What is expected
Copy verbatim everything from the line containing "What is the intervening" down to the end of the records, inclusive.

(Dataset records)
== == ==

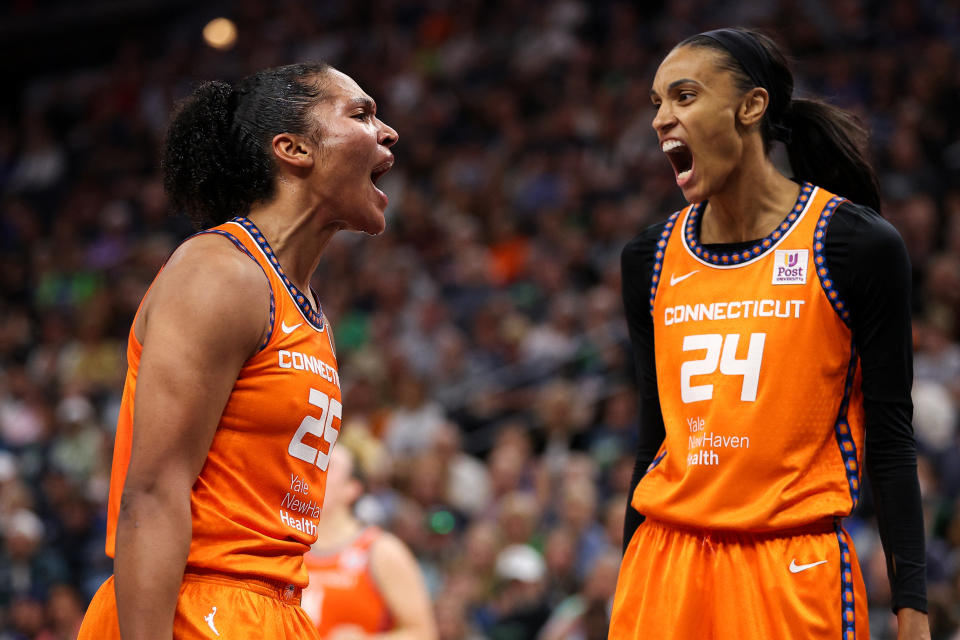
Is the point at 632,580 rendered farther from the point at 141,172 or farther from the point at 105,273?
the point at 141,172

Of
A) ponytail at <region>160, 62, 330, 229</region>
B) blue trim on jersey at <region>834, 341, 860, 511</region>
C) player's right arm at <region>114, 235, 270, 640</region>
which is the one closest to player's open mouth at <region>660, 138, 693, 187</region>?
blue trim on jersey at <region>834, 341, 860, 511</region>

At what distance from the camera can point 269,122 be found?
270 centimetres

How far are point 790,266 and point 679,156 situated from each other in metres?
0.40

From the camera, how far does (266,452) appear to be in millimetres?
2467

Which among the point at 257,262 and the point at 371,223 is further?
the point at 371,223

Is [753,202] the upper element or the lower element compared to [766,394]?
upper

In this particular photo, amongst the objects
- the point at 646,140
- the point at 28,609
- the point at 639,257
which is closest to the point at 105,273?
the point at 28,609

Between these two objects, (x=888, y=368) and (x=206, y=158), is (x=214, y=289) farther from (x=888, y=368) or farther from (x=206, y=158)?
(x=888, y=368)

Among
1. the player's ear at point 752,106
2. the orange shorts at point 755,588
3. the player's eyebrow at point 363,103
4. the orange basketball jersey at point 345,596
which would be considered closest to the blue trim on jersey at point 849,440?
the orange shorts at point 755,588

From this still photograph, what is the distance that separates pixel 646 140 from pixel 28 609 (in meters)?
6.27

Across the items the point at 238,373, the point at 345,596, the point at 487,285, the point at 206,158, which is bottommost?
the point at 345,596

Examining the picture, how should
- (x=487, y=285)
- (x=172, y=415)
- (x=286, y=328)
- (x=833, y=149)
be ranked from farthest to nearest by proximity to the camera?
(x=487, y=285), (x=833, y=149), (x=286, y=328), (x=172, y=415)

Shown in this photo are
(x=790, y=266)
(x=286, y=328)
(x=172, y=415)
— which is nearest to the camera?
(x=172, y=415)

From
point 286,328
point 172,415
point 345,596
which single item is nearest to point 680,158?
point 286,328
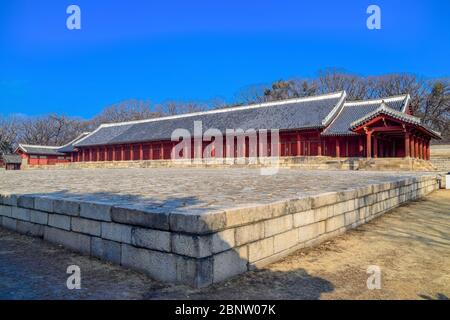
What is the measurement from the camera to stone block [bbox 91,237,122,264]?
12.8 feet

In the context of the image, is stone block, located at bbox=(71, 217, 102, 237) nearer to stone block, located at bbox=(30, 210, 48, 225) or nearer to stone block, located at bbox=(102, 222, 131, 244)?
stone block, located at bbox=(102, 222, 131, 244)

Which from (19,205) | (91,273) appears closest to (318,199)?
(91,273)

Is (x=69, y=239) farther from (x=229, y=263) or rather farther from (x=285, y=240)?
(x=285, y=240)

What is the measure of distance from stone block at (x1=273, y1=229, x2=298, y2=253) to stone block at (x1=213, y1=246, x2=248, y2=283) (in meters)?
0.61

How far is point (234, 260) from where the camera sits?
3494mm

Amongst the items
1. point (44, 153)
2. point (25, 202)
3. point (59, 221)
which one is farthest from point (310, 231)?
point (44, 153)

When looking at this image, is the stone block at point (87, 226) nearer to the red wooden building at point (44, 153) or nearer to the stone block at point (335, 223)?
the stone block at point (335, 223)

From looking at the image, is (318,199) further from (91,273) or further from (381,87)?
(381,87)

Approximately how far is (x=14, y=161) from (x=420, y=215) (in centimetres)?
5614

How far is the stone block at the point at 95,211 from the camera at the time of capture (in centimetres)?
400

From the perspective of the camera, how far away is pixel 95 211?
13.6ft

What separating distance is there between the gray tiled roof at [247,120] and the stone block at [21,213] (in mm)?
23507
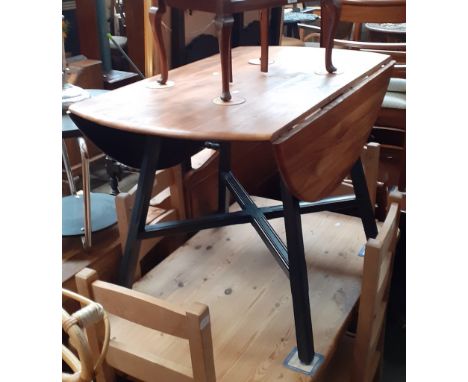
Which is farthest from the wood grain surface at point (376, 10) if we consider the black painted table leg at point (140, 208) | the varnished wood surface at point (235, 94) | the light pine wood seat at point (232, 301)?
the black painted table leg at point (140, 208)

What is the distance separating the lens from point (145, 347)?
1310mm

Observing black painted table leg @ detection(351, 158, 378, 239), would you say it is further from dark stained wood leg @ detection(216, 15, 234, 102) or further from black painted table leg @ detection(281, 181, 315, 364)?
dark stained wood leg @ detection(216, 15, 234, 102)

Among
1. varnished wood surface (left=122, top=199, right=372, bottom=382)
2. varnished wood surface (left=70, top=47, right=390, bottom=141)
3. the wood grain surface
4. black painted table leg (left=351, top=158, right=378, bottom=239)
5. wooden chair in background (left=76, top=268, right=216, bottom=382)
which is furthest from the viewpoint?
the wood grain surface

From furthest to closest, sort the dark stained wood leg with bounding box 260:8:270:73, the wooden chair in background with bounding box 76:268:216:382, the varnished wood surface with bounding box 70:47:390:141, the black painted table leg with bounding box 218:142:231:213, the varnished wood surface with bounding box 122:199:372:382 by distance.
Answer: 1. the black painted table leg with bounding box 218:142:231:213
2. the dark stained wood leg with bounding box 260:8:270:73
3. the varnished wood surface with bounding box 122:199:372:382
4. the varnished wood surface with bounding box 70:47:390:141
5. the wooden chair in background with bounding box 76:268:216:382

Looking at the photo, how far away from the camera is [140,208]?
135cm

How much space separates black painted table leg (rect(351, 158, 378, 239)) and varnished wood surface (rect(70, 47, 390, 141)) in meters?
0.29

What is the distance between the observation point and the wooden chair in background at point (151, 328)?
86 centimetres

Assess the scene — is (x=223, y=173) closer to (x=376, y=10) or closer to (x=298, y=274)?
(x=298, y=274)

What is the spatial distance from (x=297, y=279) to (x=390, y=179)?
4.50ft

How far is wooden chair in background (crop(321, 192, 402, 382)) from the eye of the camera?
1155 millimetres

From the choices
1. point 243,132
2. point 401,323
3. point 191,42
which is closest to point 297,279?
point 243,132

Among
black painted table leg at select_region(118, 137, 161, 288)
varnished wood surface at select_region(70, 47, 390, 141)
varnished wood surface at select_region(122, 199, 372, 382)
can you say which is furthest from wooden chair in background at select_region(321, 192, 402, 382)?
black painted table leg at select_region(118, 137, 161, 288)

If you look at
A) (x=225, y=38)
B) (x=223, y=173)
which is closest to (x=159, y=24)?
(x=225, y=38)
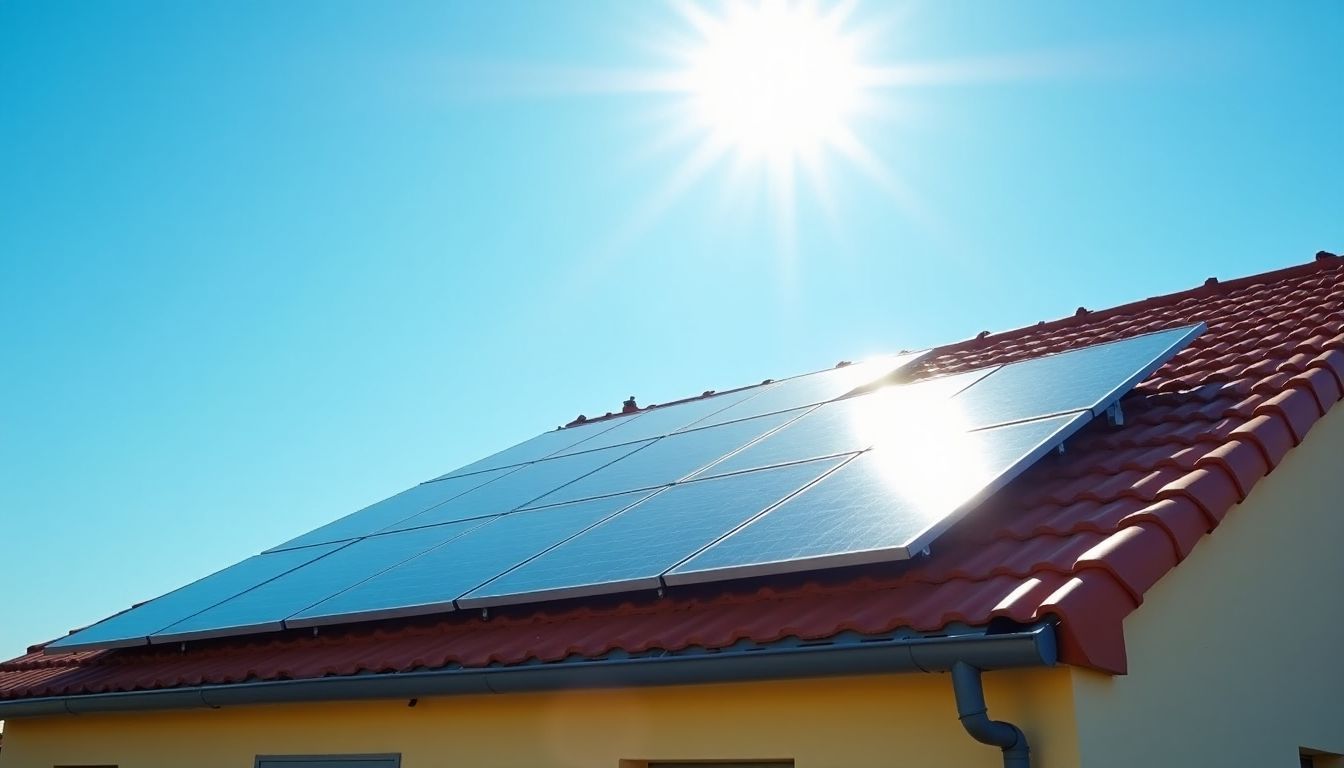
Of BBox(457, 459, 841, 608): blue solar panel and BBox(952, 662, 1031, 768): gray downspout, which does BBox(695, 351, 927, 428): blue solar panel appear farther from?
BBox(952, 662, 1031, 768): gray downspout

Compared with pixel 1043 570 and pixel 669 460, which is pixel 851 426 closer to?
pixel 669 460

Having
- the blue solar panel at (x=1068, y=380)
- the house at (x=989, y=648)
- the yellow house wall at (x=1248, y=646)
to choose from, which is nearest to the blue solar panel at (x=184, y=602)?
the house at (x=989, y=648)

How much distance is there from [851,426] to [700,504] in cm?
127

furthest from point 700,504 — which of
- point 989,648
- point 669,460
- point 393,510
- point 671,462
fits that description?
point 393,510

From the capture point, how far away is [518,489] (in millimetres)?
8875

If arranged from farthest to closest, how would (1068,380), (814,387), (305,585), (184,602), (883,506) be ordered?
(814,387) < (184,602) < (305,585) < (1068,380) < (883,506)

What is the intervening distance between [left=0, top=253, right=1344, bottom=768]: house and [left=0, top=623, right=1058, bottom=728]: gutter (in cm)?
1

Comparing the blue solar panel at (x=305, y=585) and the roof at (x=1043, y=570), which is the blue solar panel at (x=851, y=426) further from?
the blue solar panel at (x=305, y=585)

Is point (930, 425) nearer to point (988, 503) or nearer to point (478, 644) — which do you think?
point (988, 503)

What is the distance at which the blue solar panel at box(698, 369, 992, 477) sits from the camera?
6.52 m

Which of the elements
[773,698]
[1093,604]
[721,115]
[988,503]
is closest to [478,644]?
[773,698]

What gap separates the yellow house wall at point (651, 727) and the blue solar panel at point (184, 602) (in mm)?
622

== == ==

Response
What is the intervening distance between [left=0, top=253, right=1344, bottom=768]: house and [left=0, top=623, right=1058, bottom=728]: gutter (in cm)?
1

Comparing the blue solar panel at (x=305, y=585) and the roof at (x=1043, y=570), which is the blue solar panel at (x=851, y=426) further from?
the blue solar panel at (x=305, y=585)

Is point (930, 425) nearer to point (988, 503) or nearer to point (478, 644) — which do you think?
point (988, 503)

What is the distance at which the blue solar panel at box(698, 369, 992, 477) sits from the camera?
6.52 m

Which of the elements
[773,698]
[1093,604]
[721,115]
[988,503]
is closest to [478,644]?
[773,698]

What gap separates the yellow house wall at point (651, 727) and the blue solar panel at point (184, 602) (in mm)?
622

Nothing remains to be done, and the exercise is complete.